___ Records for this exercise

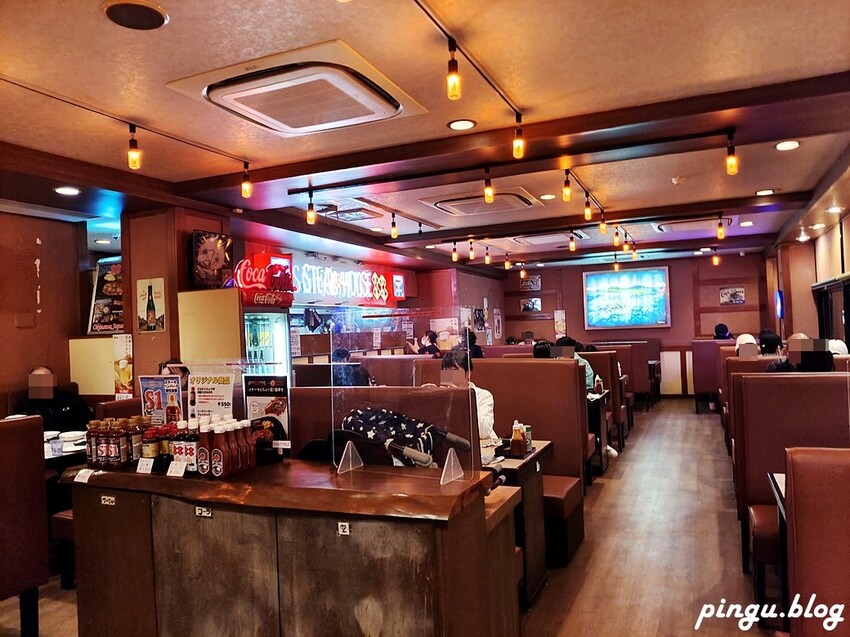 Steak House ，沖繩在地人氣牛排，88牛排館國際通必訪。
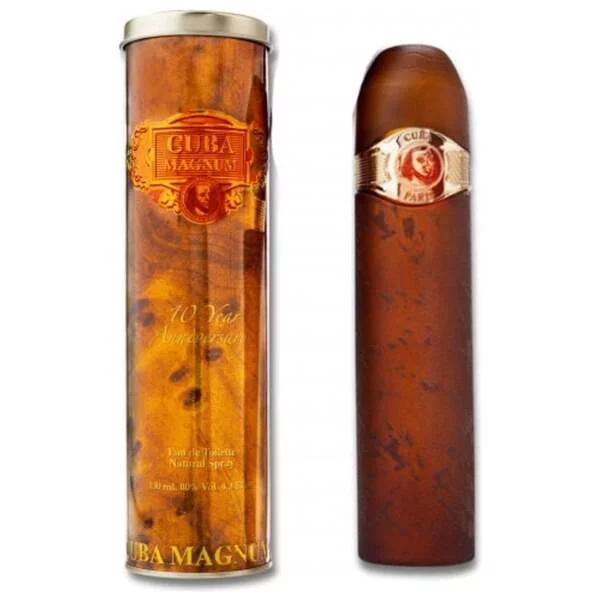 Cuba Original Cuba Magnum Red woda toaletowa spray 130ml (M)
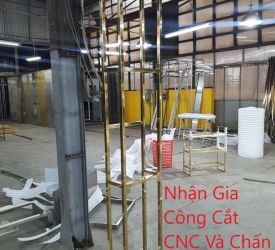 BÀN INOX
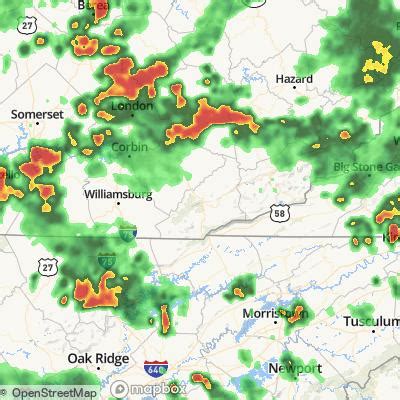 Pineville, KY Severe Weather Alert | Weather Underground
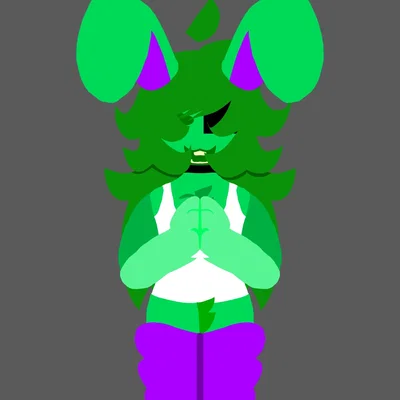 "Happy Pride Month, {{user}}!" Millie Green, Pride Month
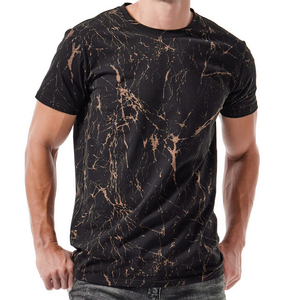 Camisetas promocionales de fabricación al por mayor, camiseta de sublimación en blanco, camiseta de alta calidad hecha a medida para hombres, camisetas - Product Image 6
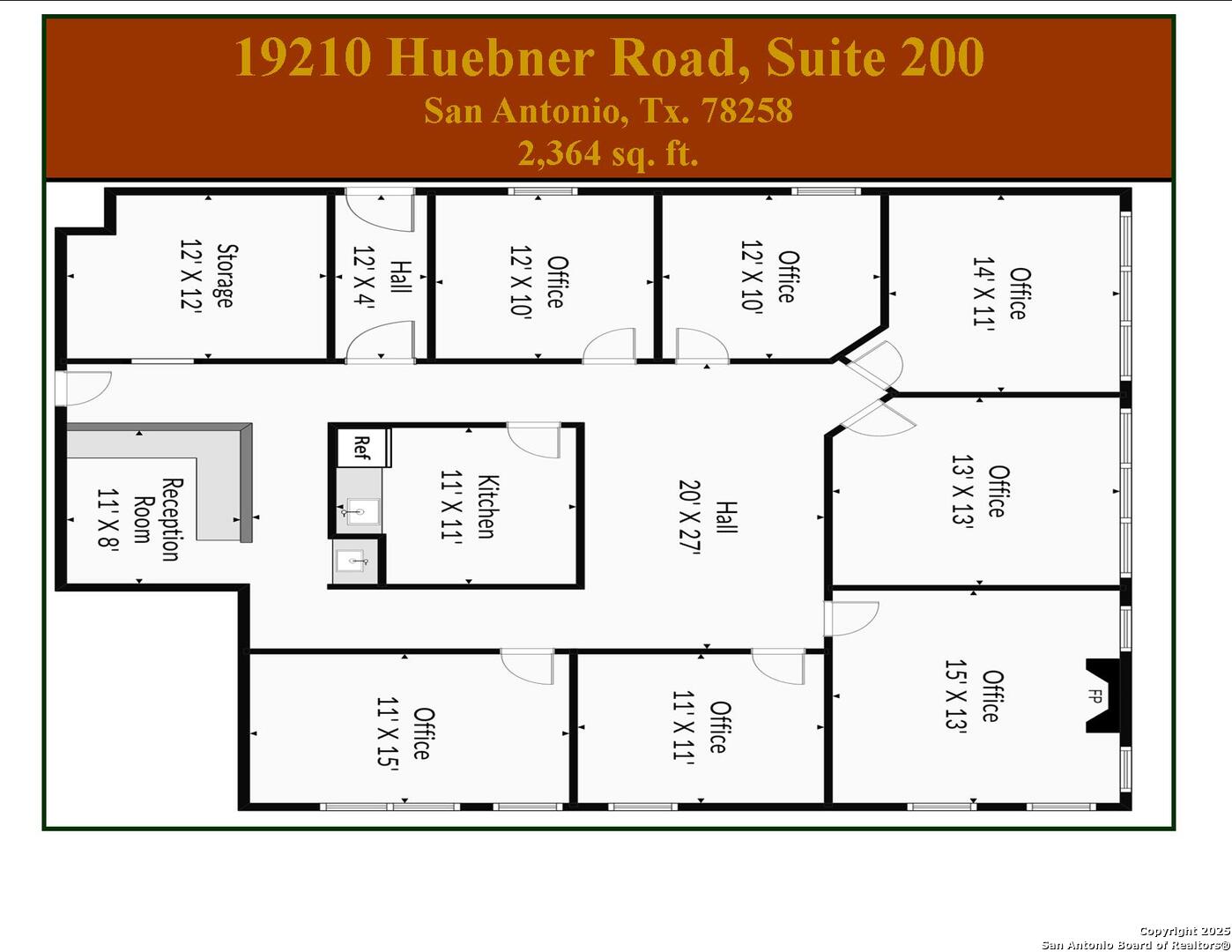 19202 Huebner Road San Antonio TX 78258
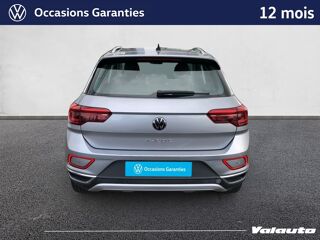 T-ROC 1.5 TSI 150 CH DSG7 STYLE 2022 occasion 62217 Beaurains
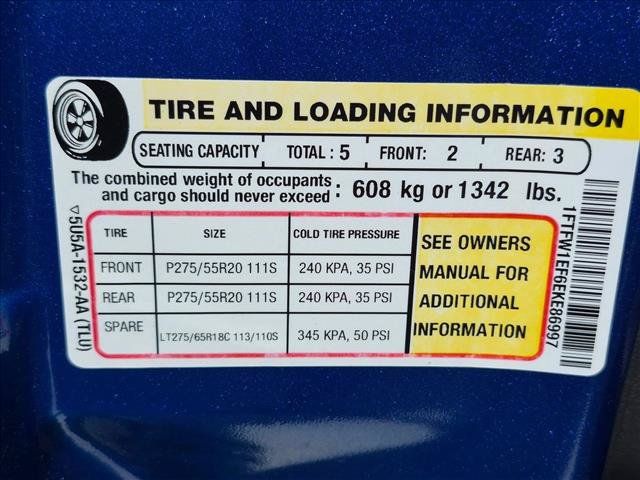 Used 2014 Ford F150 FX4 w/ Equipment Group 402A Luxury AWD/4WD image 14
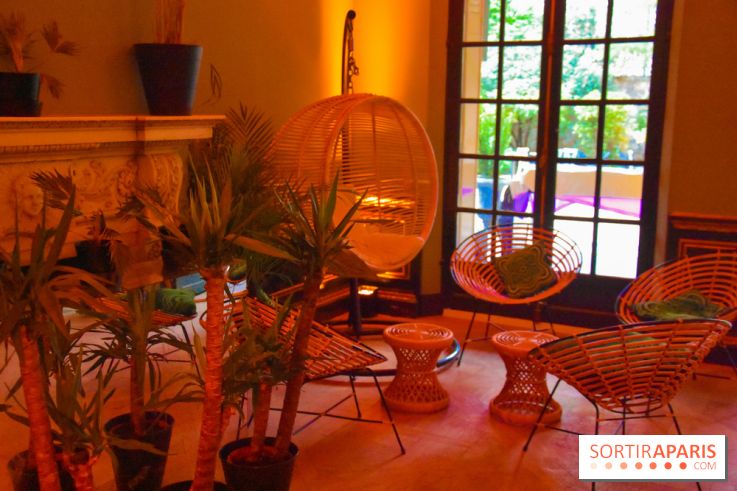 MONA DARLIN' au Mona Bismarck American Center : maison éphémère et estivale 100% US à Paris 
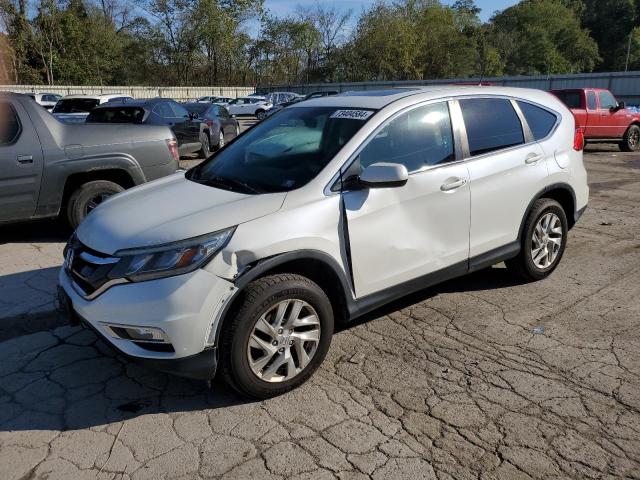 HONDA CR-V EX 2015 with VIN 5J6RM4H5XFL067631 - Photo from auction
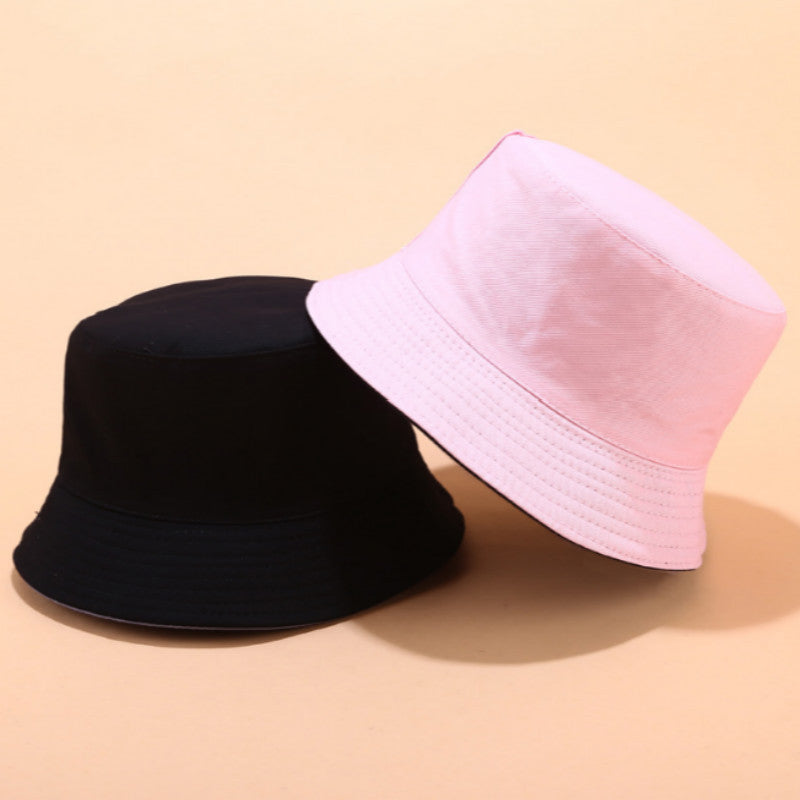 Trendig vändbar bucket hat för sommaren – ReversiShade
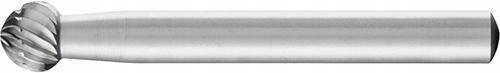 Fréza stopková Hss, kulová, F 1009 3 6 mm 10x9 mm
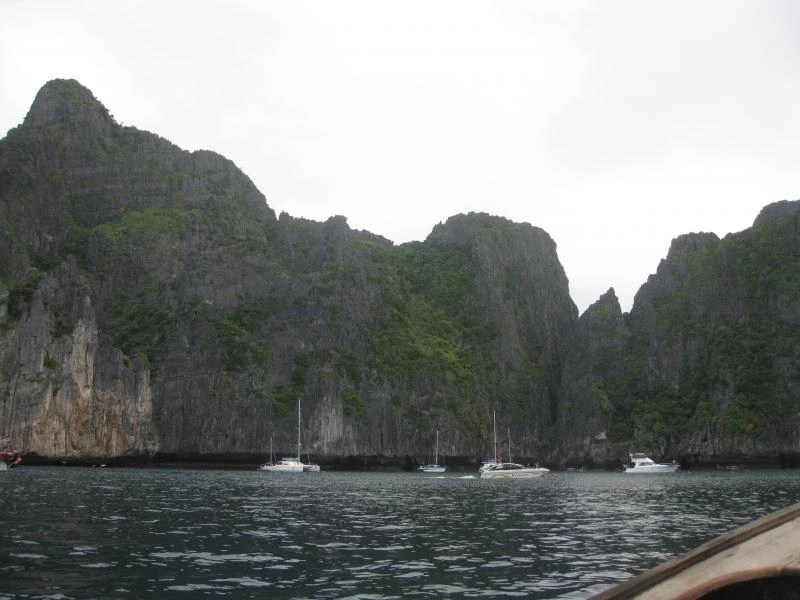 Maya Bay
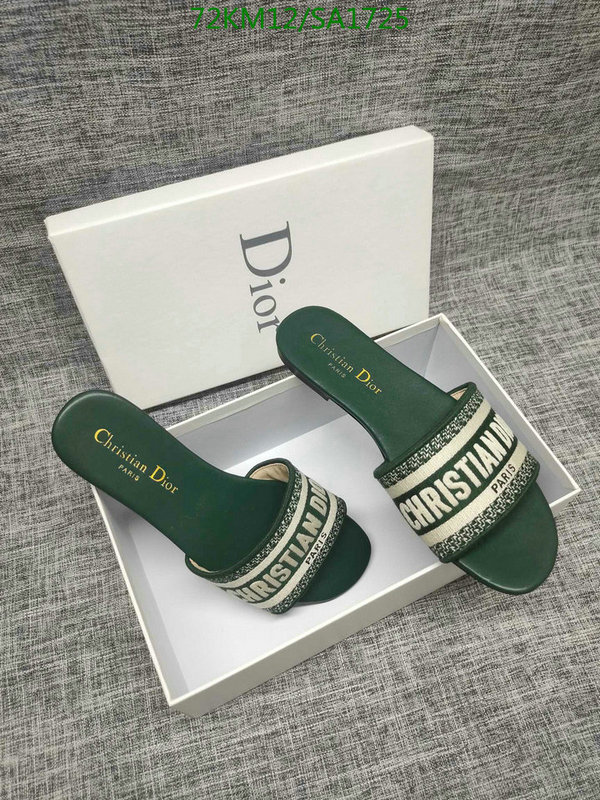 Women Shoes-Dior,Code: SA1725,$: 72USD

______

### Task prompt
Replace "Weather" with "Storm" in the rows running from the first one through the row that contains "T-ROC 1.5 TSI", changing nothing else. Return those rows without the pictures.

### Exercise answer
 Steak House ，沖繩在地人氣牛排，88牛排館國際通必訪。
 Cuba Original Cuba Magnum Red woda toaletowa spray 130ml (M)
 BÀN INOX
 Pineville, KY Severe Storm Alert | Storm Underground
 "Happy Pride Month, {{user}}!" Millie Green, Pride Month
 Camisetas promocionales de fabricación al por mayor, camiseta de sublimación en blanco, camiseta de alta calidad hecha a medida para hombres, camisetas - Product Image 6
 19202 Huebner Road San Antonio TX 78258
 T-ROC 1.5 TSI 150 CH DSG7 STYLE 2022 occasion 62217 Beaurains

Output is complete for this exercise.